» **任务说明**
- A) 节选文字中,作者坚持认为起笔之前一定要先定下什么?
- B) 一字不改地引用节选文字中从“嗯,已经过去半年了呢,所谓的”直到“残缺、或者与父母和解的办法。”的这一段。

嗯,已经过去半年了呢,所谓的写稿计划依然没有开始。去年的“落花雨”早就积满了灰尘,再也没有续写过一个字。今年的稿子,我还在寻找灵感、构思主题、去知乎看别人传授的技巧,然后… …没有然后。
开头好难写,核心又难定。但我固执的认为,在起笔前,一定要定下文章的主题或者思想,这是灵魂。我接下来所写的每一个字,所渲染的每种氛围,都是在围绕着这个灵魂打转。可是,为什么主题这么难定呢。候选倒有几个,只不过都是某种现象名词,我想不出来具体要根据这一现象,升华出什么样有价值的大道理。
举个最简单的例子。“原生家庭”是我最近两年一直关注的话题。如果我要以此作文的话,总不能只是一昧举例子说原生家庭的问题和矛盾吧,干巴巴的谁要听。我总得说明一个理论,提出问题也要解决问题,最好在文章里面分析利弊,告诉大家可以摆脱原生性格残缺、或者与父母和解的办法。
我一个方法都找不到,所以觉得自己的文章注定没有灵魂和价值,不值得干巴巴的写出来。我想,我真的是没有智慧的人吧。原来,一篇传世的好文章或者小说,不仅仅是因为出色的辞藻、情节、感情渲染,真正能经得起推敲和琢磨的,是它的“魂”,是文章背后的意义价值。

» **所给资料**
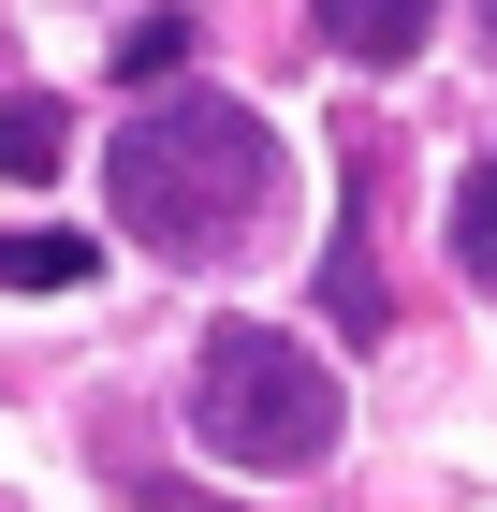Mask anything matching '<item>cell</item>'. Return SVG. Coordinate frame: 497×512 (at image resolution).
<instances>
[{"instance_id":"9c48e42d","label":"cell","mask_w":497,"mask_h":512,"mask_svg":"<svg viewBox=\"0 0 497 512\" xmlns=\"http://www.w3.org/2000/svg\"><path fill=\"white\" fill-rule=\"evenodd\" d=\"M483 30H497V0H483Z\"/></svg>"},{"instance_id":"3957f363","label":"cell","mask_w":497,"mask_h":512,"mask_svg":"<svg viewBox=\"0 0 497 512\" xmlns=\"http://www.w3.org/2000/svg\"><path fill=\"white\" fill-rule=\"evenodd\" d=\"M307 15H322V44H337V59H366V74L424 59V30H439V0H307Z\"/></svg>"},{"instance_id":"6da1fadb","label":"cell","mask_w":497,"mask_h":512,"mask_svg":"<svg viewBox=\"0 0 497 512\" xmlns=\"http://www.w3.org/2000/svg\"><path fill=\"white\" fill-rule=\"evenodd\" d=\"M103 191H117V235L147 264H249L293 220V161L234 88H161L147 118H117Z\"/></svg>"},{"instance_id":"5b68a950","label":"cell","mask_w":497,"mask_h":512,"mask_svg":"<svg viewBox=\"0 0 497 512\" xmlns=\"http://www.w3.org/2000/svg\"><path fill=\"white\" fill-rule=\"evenodd\" d=\"M74 278H88V235H59V220L0 235V293H74Z\"/></svg>"},{"instance_id":"277c9868","label":"cell","mask_w":497,"mask_h":512,"mask_svg":"<svg viewBox=\"0 0 497 512\" xmlns=\"http://www.w3.org/2000/svg\"><path fill=\"white\" fill-rule=\"evenodd\" d=\"M322 322H337V337H381V235H366V176H351L337 249H322Z\"/></svg>"},{"instance_id":"ba28073f","label":"cell","mask_w":497,"mask_h":512,"mask_svg":"<svg viewBox=\"0 0 497 512\" xmlns=\"http://www.w3.org/2000/svg\"><path fill=\"white\" fill-rule=\"evenodd\" d=\"M176 59H191V30H176V15H147V30L117 44V74H176Z\"/></svg>"},{"instance_id":"7a4b0ae2","label":"cell","mask_w":497,"mask_h":512,"mask_svg":"<svg viewBox=\"0 0 497 512\" xmlns=\"http://www.w3.org/2000/svg\"><path fill=\"white\" fill-rule=\"evenodd\" d=\"M337 366L293 352L278 322H205V352H191V439H205V469L234 483H307L322 454H337Z\"/></svg>"},{"instance_id":"8992f818","label":"cell","mask_w":497,"mask_h":512,"mask_svg":"<svg viewBox=\"0 0 497 512\" xmlns=\"http://www.w3.org/2000/svg\"><path fill=\"white\" fill-rule=\"evenodd\" d=\"M59 147H74V118H59L44 88H15V103H0V176H59Z\"/></svg>"},{"instance_id":"52a82bcc","label":"cell","mask_w":497,"mask_h":512,"mask_svg":"<svg viewBox=\"0 0 497 512\" xmlns=\"http://www.w3.org/2000/svg\"><path fill=\"white\" fill-rule=\"evenodd\" d=\"M454 264H468V278L497 293V147H483V161L454 176Z\"/></svg>"}]
</instances>
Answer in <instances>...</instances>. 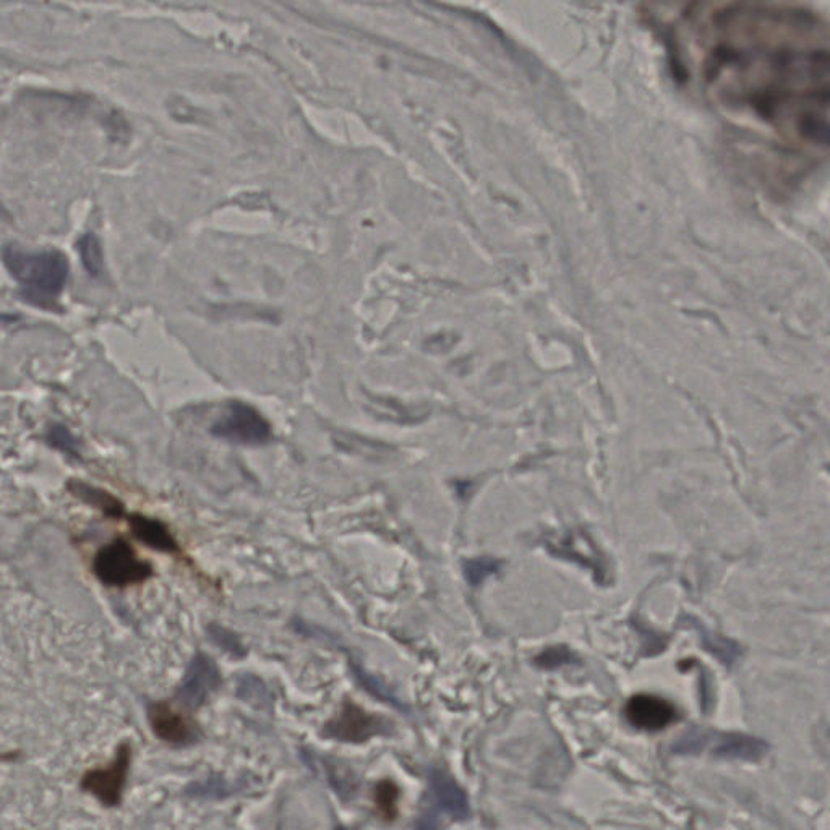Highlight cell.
<instances>
[{
    "mask_svg": "<svg viewBox=\"0 0 830 830\" xmlns=\"http://www.w3.org/2000/svg\"><path fill=\"white\" fill-rule=\"evenodd\" d=\"M221 685V672L216 663L205 653L193 657L185 676L178 689L180 705L196 709L208 701L209 696Z\"/></svg>",
    "mask_w": 830,
    "mask_h": 830,
    "instance_id": "obj_8",
    "label": "cell"
},
{
    "mask_svg": "<svg viewBox=\"0 0 830 830\" xmlns=\"http://www.w3.org/2000/svg\"><path fill=\"white\" fill-rule=\"evenodd\" d=\"M213 639H222L225 645H221V648L225 649V651L240 653V645L238 638L232 636L231 633L226 631V629L218 628V626H213Z\"/></svg>",
    "mask_w": 830,
    "mask_h": 830,
    "instance_id": "obj_19",
    "label": "cell"
},
{
    "mask_svg": "<svg viewBox=\"0 0 830 830\" xmlns=\"http://www.w3.org/2000/svg\"><path fill=\"white\" fill-rule=\"evenodd\" d=\"M673 755H708L730 761L758 762L766 758L769 745L758 736L738 732L691 729L683 733L672 746Z\"/></svg>",
    "mask_w": 830,
    "mask_h": 830,
    "instance_id": "obj_3",
    "label": "cell"
},
{
    "mask_svg": "<svg viewBox=\"0 0 830 830\" xmlns=\"http://www.w3.org/2000/svg\"><path fill=\"white\" fill-rule=\"evenodd\" d=\"M399 790L392 780H383L375 789V803L382 818L392 819L398 815Z\"/></svg>",
    "mask_w": 830,
    "mask_h": 830,
    "instance_id": "obj_15",
    "label": "cell"
},
{
    "mask_svg": "<svg viewBox=\"0 0 830 830\" xmlns=\"http://www.w3.org/2000/svg\"><path fill=\"white\" fill-rule=\"evenodd\" d=\"M99 581L112 588L140 585L153 576V566L139 558L127 540L118 539L103 546L93 563Z\"/></svg>",
    "mask_w": 830,
    "mask_h": 830,
    "instance_id": "obj_4",
    "label": "cell"
},
{
    "mask_svg": "<svg viewBox=\"0 0 830 830\" xmlns=\"http://www.w3.org/2000/svg\"><path fill=\"white\" fill-rule=\"evenodd\" d=\"M149 723L155 735L169 745H193L200 736L195 723L175 711L168 702H156L149 708Z\"/></svg>",
    "mask_w": 830,
    "mask_h": 830,
    "instance_id": "obj_10",
    "label": "cell"
},
{
    "mask_svg": "<svg viewBox=\"0 0 830 830\" xmlns=\"http://www.w3.org/2000/svg\"><path fill=\"white\" fill-rule=\"evenodd\" d=\"M429 785L432 802L435 803L440 811L445 813L456 821L469 819L471 808H469L468 795L448 772L433 769L429 773Z\"/></svg>",
    "mask_w": 830,
    "mask_h": 830,
    "instance_id": "obj_11",
    "label": "cell"
},
{
    "mask_svg": "<svg viewBox=\"0 0 830 830\" xmlns=\"http://www.w3.org/2000/svg\"><path fill=\"white\" fill-rule=\"evenodd\" d=\"M212 432L219 438L239 445H262L272 438L268 420L242 402L229 405L228 411L219 417Z\"/></svg>",
    "mask_w": 830,
    "mask_h": 830,
    "instance_id": "obj_5",
    "label": "cell"
},
{
    "mask_svg": "<svg viewBox=\"0 0 830 830\" xmlns=\"http://www.w3.org/2000/svg\"><path fill=\"white\" fill-rule=\"evenodd\" d=\"M130 528L133 536L142 540L152 549L166 553H179L178 540L172 537L171 531L158 519L146 518L142 515L129 516Z\"/></svg>",
    "mask_w": 830,
    "mask_h": 830,
    "instance_id": "obj_12",
    "label": "cell"
},
{
    "mask_svg": "<svg viewBox=\"0 0 830 830\" xmlns=\"http://www.w3.org/2000/svg\"><path fill=\"white\" fill-rule=\"evenodd\" d=\"M688 622H691L693 628L698 631L699 639H701L706 651L712 653L723 666H729L730 669V666L735 665L736 660L742 657V646L738 642L732 641V639L725 638V636L717 635V633L701 625L699 620L688 618Z\"/></svg>",
    "mask_w": 830,
    "mask_h": 830,
    "instance_id": "obj_13",
    "label": "cell"
},
{
    "mask_svg": "<svg viewBox=\"0 0 830 830\" xmlns=\"http://www.w3.org/2000/svg\"><path fill=\"white\" fill-rule=\"evenodd\" d=\"M702 86L717 106L806 148H828V29L818 16L773 3L733 2L705 32Z\"/></svg>",
    "mask_w": 830,
    "mask_h": 830,
    "instance_id": "obj_1",
    "label": "cell"
},
{
    "mask_svg": "<svg viewBox=\"0 0 830 830\" xmlns=\"http://www.w3.org/2000/svg\"><path fill=\"white\" fill-rule=\"evenodd\" d=\"M389 723L375 713L363 711L352 702H346L338 717L325 726V735L338 742L360 743L376 735H386Z\"/></svg>",
    "mask_w": 830,
    "mask_h": 830,
    "instance_id": "obj_7",
    "label": "cell"
},
{
    "mask_svg": "<svg viewBox=\"0 0 830 830\" xmlns=\"http://www.w3.org/2000/svg\"><path fill=\"white\" fill-rule=\"evenodd\" d=\"M83 266L89 275L101 278L105 272V255L99 239L95 234H85L76 242Z\"/></svg>",
    "mask_w": 830,
    "mask_h": 830,
    "instance_id": "obj_14",
    "label": "cell"
},
{
    "mask_svg": "<svg viewBox=\"0 0 830 830\" xmlns=\"http://www.w3.org/2000/svg\"><path fill=\"white\" fill-rule=\"evenodd\" d=\"M49 440H51V443L56 446V448L76 455L75 438L70 435V432L65 429V426H55V429H52L51 435H49Z\"/></svg>",
    "mask_w": 830,
    "mask_h": 830,
    "instance_id": "obj_18",
    "label": "cell"
},
{
    "mask_svg": "<svg viewBox=\"0 0 830 830\" xmlns=\"http://www.w3.org/2000/svg\"><path fill=\"white\" fill-rule=\"evenodd\" d=\"M576 659L575 653L569 651L568 648L563 646H555V648L545 649L542 653L536 657V665L543 670H555L560 666L568 665Z\"/></svg>",
    "mask_w": 830,
    "mask_h": 830,
    "instance_id": "obj_17",
    "label": "cell"
},
{
    "mask_svg": "<svg viewBox=\"0 0 830 830\" xmlns=\"http://www.w3.org/2000/svg\"><path fill=\"white\" fill-rule=\"evenodd\" d=\"M130 761H132V748L123 743L109 768L95 769L83 777L82 789L95 795L103 805L118 806L122 802Z\"/></svg>",
    "mask_w": 830,
    "mask_h": 830,
    "instance_id": "obj_6",
    "label": "cell"
},
{
    "mask_svg": "<svg viewBox=\"0 0 830 830\" xmlns=\"http://www.w3.org/2000/svg\"><path fill=\"white\" fill-rule=\"evenodd\" d=\"M500 568H502V562H498V560L495 558H490V556L468 560V562H465V565H462L466 579H468L469 585L474 586V588L482 585V582L485 581V579H489L490 576L496 575V573L500 572Z\"/></svg>",
    "mask_w": 830,
    "mask_h": 830,
    "instance_id": "obj_16",
    "label": "cell"
},
{
    "mask_svg": "<svg viewBox=\"0 0 830 830\" xmlns=\"http://www.w3.org/2000/svg\"><path fill=\"white\" fill-rule=\"evenodd\" d=\"M3 265L25 289L29 299L48 302L60 296L69 278V260L58 250L26 252L9 245L2 252Z\"/></svg>",
    "mask_w": 830,
    "mask_h": 830,
    "instance_id": "obj_2",
    "label": "cell"
},
{
    "mask_svg": "<svg viewBox=\"0 0 830 830\" xmlns=\"http://www.w3.org/2000/svg\"><path fill=\"white\" fill-rule=\"evenodd\" d=\"M625 717L629 725L642 732H660L675 722V706L655 695H636L626 702Z\"/></svg>",
    "mask_w": 830,
    "mask_h": 830,
    "instance_id": "obj_9",
    "label": "cell"
}]
</instances>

» **答复**
- A) 文章的主题或者思想。

- B)
嗯,已经过去半年了呢,所谓的写稿计划依然没有开始。去年的“落花雨”早就积满了灰尘,再也没有续写过一个字。今年的稿子,我还在寻找灵感、构思主题、去知乎看别人传授的技巧,然后… …没有然后。
开头好难写,核心又难定。但我固执的认为,在起笔前,一定要定下文章的主题或者思想,这是灵魂。我接下来所写的每一个字,所渲染的每种氛围,都是在围绕着这个灵魂打转。可是,为什么主题这么难定呢。候选倒有几个,只不过都是某种现象名词,我想不出来具体要根据这一现象,升华出什么样有价值的大道理。
举个最简单的例子。“原生家庭”是我最近两年一直关注的话题。如果我要以此作文的话,总不能只是一昧举例子说原生家庭的问题和矛盾吧,干巴巴的谁要听。我总得说明一个理论,提出问题也要解决问题,最好在文章里面分析利弊,告诉大家可以摆脱原生性格残缺、或者与父母和解的办法。